Harnessing ion resource recovery: design of selective cation exchange membranes via a synergistic ionic control method

Effective recovery of valuable ion resources such as lithium is gaining increasing importance. Monovalent selective cation exchange membranes (MCEM) used in electrodialysis have shown great potential, but their development is hampered by the classical trade-offs related to membrane permeability, selectivity and energy efficiency. We reported a new route to design high performance MCEM, utilizing the synergy of ionic control (IC) through cation-π bonding of polydopamine (PDA) and alternating current (AC), which has not been reported before. A set of deliberately controlled membrane fabrication conditions were chosen, with different ionic control (i.e., no cation, K+, Li+) and with/without AC for systematic comparison.
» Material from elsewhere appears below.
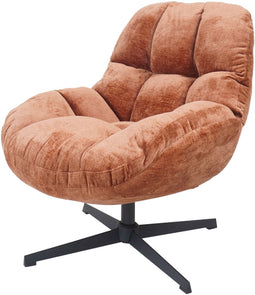 Fauteuil Charlie Terra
Combining with morphology & electrochemical measurements, the membrane with electro-assisted K+ control, i.e., PDAM-K+/AC, exhibited respective 72% and 51% higher Li+ and K+ transport rate, higher permselectivity of 9.54 (Li+/Mg2+) and 17.86 (K+/Mg2+), and 3.3-fold lower surface electrical resistance (SER) compared to other modified membranes (e.g., PDAM). Also, PDAM-K+/AC exhibited no sign of scaling, supported by its much increased limiting current density. The results supported the hypothesis of the synergistic effect between cation-π bonding and AC electro-deposition, which altered the polymerization dynamics and produced more ordered membrane structure. The control strategy showed a viable route to fabricate ion exchange membranes for imparting monovalent selectivity, reducing scaling and avoiding energy penalty.